* **Page extract**

      Some of the books I seek out are difficult to find and in many cases old – some over 100 years. Yet, in the age of the search engine I can find virtually any book. I have pangs of reservations when I cut these books up. Yet, trying to digitize them bound takes too long and can also be destructive. Thus, every book has been cut up for digitization. A key issue here is time – scanning a book with the set up shown here takes about 1 sec a page at 600dpi into a final size correct page. I do not know of any DIY scanner that can do this.

      Yes, I keep some books but very few. These are typically old or physically very large. The purpose is to have a backup in case something was wrong with the digitization. But to date I have had no problems with this. Since the output is a PDF file one area of interest is – can I get photos of the pages? The quality of the digitization is excellent and, yes, page photos have been output and are quite good.

      What is described here is a media transformation, literally from pages to digital bits. In today’s world a physical book is a tangible entity with the power of format, presence and even history. Yet, with 2.2m new titles a year the physical book business is in turmoil as book sellers disappear and a rising presence of self-published volumes.

* **Records provided**
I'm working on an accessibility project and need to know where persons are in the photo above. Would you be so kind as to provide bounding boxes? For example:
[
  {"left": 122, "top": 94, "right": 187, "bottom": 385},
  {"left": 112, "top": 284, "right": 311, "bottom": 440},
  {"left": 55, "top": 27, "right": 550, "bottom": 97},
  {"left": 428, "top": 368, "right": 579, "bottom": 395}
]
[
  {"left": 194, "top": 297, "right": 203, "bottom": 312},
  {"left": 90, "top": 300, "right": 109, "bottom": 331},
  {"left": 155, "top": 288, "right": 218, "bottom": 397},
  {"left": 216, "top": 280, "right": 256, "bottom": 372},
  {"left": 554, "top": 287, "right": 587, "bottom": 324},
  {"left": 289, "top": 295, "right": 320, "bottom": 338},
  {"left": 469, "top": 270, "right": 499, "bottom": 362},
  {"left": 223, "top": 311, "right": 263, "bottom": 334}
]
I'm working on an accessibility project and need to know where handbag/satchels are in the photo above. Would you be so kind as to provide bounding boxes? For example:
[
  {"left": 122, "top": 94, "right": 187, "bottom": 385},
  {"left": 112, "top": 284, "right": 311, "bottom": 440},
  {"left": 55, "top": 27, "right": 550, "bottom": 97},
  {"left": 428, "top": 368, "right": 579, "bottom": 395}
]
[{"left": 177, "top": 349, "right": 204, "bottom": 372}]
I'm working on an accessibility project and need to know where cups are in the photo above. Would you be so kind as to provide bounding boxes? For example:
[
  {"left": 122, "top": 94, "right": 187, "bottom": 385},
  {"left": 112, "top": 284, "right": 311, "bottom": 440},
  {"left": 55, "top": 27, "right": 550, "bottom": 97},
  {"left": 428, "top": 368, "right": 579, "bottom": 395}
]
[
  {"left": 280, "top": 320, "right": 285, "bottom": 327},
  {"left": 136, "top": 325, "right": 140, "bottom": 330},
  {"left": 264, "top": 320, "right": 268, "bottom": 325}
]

* **Task item**
Extract the complete passage on digitizing books, word for word. These entries were drawn from a separate source.

* **Result**

      Some of the books I seek out are difficult to find and in many cases old – some over 100 years. Yet, in the age of the search engine I can find virtually any book. I have pangs of reservations when I cut these books up. Yet, trying to digitize them bound takes too long and can also be destructive. Thus, every book has been cut up for digitization. A key issue here is time – scanning a book with the set up shown here takes about 1 sec a page at 600dpi into a final size correct page. I do not know of any DIY scanner that can do this.

      Yes, I keep some books but very few. These are typically old or physically very large. The purpose is to have a backup in case something was wrong with the digitization. But to date I have had no problems with this. Since the output is a PDF file one area of interest is – can I get photos of the pages? The quality of the digitization is excellent and, yes, page photos have been output and are quite good.

      What is described here is a media transformation, literally from pages to digital bits. In today’s world a physical book is a tangible entity with the power of format, presence and even history. Yet, with 2.2m new titles a year the physical book business is in turmoil as book sellers disappear and a rising presence of self-published volumes.